_PROVIDED PASSAGE_
▬▬▬▬▬▬▬▬▬▬
With roots in northern England, the Society of Friends was one of the most successful of the radical sects that arose during the religious ferment of the English Civil War. Spreading rapidly under the visionary leaders George Fox, Margaret Fell, and James Nayler, among others, Friends were widely regarded as a threat to the established social order for their insistence on the possibility of a direct experience of the divine without the intermediary of an ordained clergy, and for their radical egalitarianism rooted in the concept of an Inward Light, a divine spark within all humanity.
Intensely evangelical during the first decades of their existence, Friends spread their teachings throughout Britain and overseas, first arriving in New England in 1656. Greeted with considerable hostility by the Puritan authorities in Massachusetts Bay and Plymouth Colonies. Their anticlericalism and egalitarianism were no less controversial in the New England theocracies than they had been in England, and the authorities responded with systematic repression, including banishment, corporal punishment, and in four cases, capital punishment: between 1659 and 1661, William Robinson, Marmaduke Stephenson, Mary Dyer, and William Leddra were all executed in Boston.
Despite the response, Friends found root in the more tolerant environs of Rhode Island, forming at least seven local meetings within a decade and organizing the first General Meeting of Friends in America in Newport, R.I., in 1661. The process of establishing governing structures for Quakerism in the colonies took on a new energy following the evangelical visit of George Fox in 1672, after which the General Meeting was formally constituted as the New England Yearly Meeting for Business, with Monthly Meetings constituted at the same time. New York Yearly Meeting was set off from New England in 1695. Three quarterly meetings were established between 1699 and 1705, which served as the official bodies for authorizing representatives to the Yearly Meeting.
The NEYM continued to formalize and strengthen church structures during the eighteenth century, emphasizing the distinctiveness of Quaker identity through insistence on adherence to basic tenets such as the peace testimony, opposition to slavery, and the enforcement of endogamy, though not without struggle. In 1784, the Yearly Meeting made its first attempt to establish a Friends school in Portsmouth, R.I., and although that school lasted only four years, it is regarded as a direct recursor to the Friends Boarding School in Providence, established in 1819 and known today at the Moses Brown School. The Oak Grove School in Vassalboro, Maine was established in 1849.
▬▬▬▬▬▬▬▬▬▬
_INFORMATION PROVIDED_
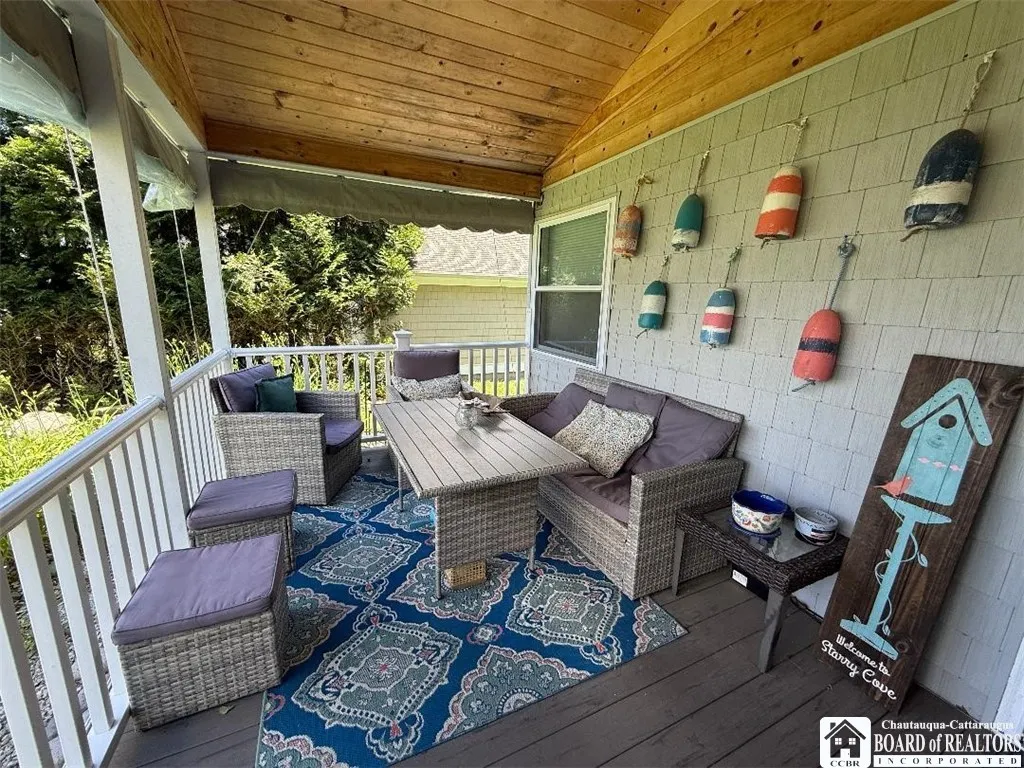 Covered Front porch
▬▬▬▬▬▬▬▬▬▬
_ASSIGNMENT_
Repeat the part of the Quaker history text that opens with the words containing "Intensely evangelical during" and closes with "executed in Boston.".

_RESPONSE BELOW_
Intensely evangelical during the first decades of their existence, Friends spread their teachings throughout Britain and overseas, first arriving in New England in 1656. Greeted with considerable hostility by the Puritan authorities in Massachusetts Bay and Plymouth Colonies. Their anticlericalism and egalitarianism were no less controversial in the New England theocracies than they had been in England, and the authorities responded with systematic repression, including banishment, corporal punishment, and in four cases, capital punishment: between 1659 and 1661, William Robinson, Marmaduke Stephenson, Mary Dyer, and William Leddra were all executed in Boston.